#### Instructions to follow:
Copy the piece on U.S. national security objectives starting at "Unsurprising statements for" and ending at "themselves to protect.", changing "regime" to "government".

Provided passage Start Marker

I am always truly delighted to receive feedback on anything I write. Often it’s corrections as I don’t catch misspellings or grammatical errors. Sometimes it’s praise which is of course welcome. Most helpfully it’s questions to make me a better thinker.
Yesterday, however, one of the people I most appreciate for having taught me so much about naval aviation over the past three decades told me my list of items made his head hurt. You likely saw his reaction. I responded with a couple of more positive items but couldn’t come up with a long list in that column.
My point, however, was not to prescribe that we must be in charge of solving those potential threats but merely that advocates exist to suggest we should. This is a small thing but crucial to the overall point I want us to ponder: are these really things we can and/or should assume as national security missions? In other words, I was trying to describe rather than prescribe our actions.
Some reading this remember the Cold War where we had a relatively zero sum understanding of our objectives: to preserve our territorial independence by containing the Soviets. At least that is what I think we were doing. Forty years after we defined the threat as existential because the Soviets developed comparable civilisation-ending nuclear weapons to match our own, the Soviets proved unable to sustain their hollow system as George Kennan had predicted in 1946 in his ‘Long Telegram’.1 We did not have an objective of ending the Soviet threat. If that were a by-product, fine but we had a defined, limited aim of containing Soviet expansion.
In forcing Saddam Hussein to withdraw from Kuwait in 1990-91, we similarly had a defined objective. George H.W. Bush took a lot of heat for not ‘going to Baghdad’ in February/March 1991 to oust the brutal dictator because that was not the writ from the American people, the Congress, or the international coalition he gathered. He stood firm, reaping great international respect and support for his actions and those of this nation on behalf of democracy and the world.
After that objective, however, things changed in our thinking. In what historians undoubtedly will remember as a revision with incalcuable effects on U.S. foreign policy, Under Secretary of Defense for Policy, Dr. Paul Wolfowitz, issued thoughts on the U.S. future national security policy, known today as the 1992 Defense Planning Guidance.2 He redefined how we should view the world.
Unsurprising statements for us today but radical at the time appeared early in the extended piece. It began stating ‘Our most fundamental goal is to deter or defeat attack from whatever source, against the United States, its citizens and forces, and to honor our historic and treaty commitments’. The statement on its own is a fundamental for any regime to provide security for its nation.
It’s the next three objectives representing the transformation of U.S. national security. Means to accomplish our objectives became objectives themselves to protect.

Provided passage End Marker
Recorded data Start Marker

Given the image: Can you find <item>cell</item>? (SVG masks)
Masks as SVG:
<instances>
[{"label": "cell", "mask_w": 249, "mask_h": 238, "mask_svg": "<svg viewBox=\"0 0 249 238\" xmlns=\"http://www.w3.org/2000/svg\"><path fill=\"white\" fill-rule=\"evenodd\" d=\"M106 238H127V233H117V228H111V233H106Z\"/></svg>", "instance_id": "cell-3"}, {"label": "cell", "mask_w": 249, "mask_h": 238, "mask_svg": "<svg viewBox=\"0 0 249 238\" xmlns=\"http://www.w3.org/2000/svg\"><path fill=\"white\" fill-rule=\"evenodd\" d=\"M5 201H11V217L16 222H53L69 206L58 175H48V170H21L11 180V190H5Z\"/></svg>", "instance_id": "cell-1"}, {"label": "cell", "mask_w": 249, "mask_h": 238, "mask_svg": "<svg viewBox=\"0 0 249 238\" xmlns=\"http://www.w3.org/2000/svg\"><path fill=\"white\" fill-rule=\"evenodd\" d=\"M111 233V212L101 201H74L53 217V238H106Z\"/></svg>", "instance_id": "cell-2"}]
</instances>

Recorded data End Marker

#### Exercise output:
Unsurprising statements for us today but radical at the time appeared early in the extended piece. It began stating ‘Our most fundamental goal is to deter or defeat attack from whatever source, against the United States, its citizens and forces, and to honor our historic and treaty commitments’. The statement on its own is a fundamental for any government to provide security for its nation.
It’s the next three objectives representing the transformation of U.S. national security. Means to accomplish our objectives became objectives themselves to protect.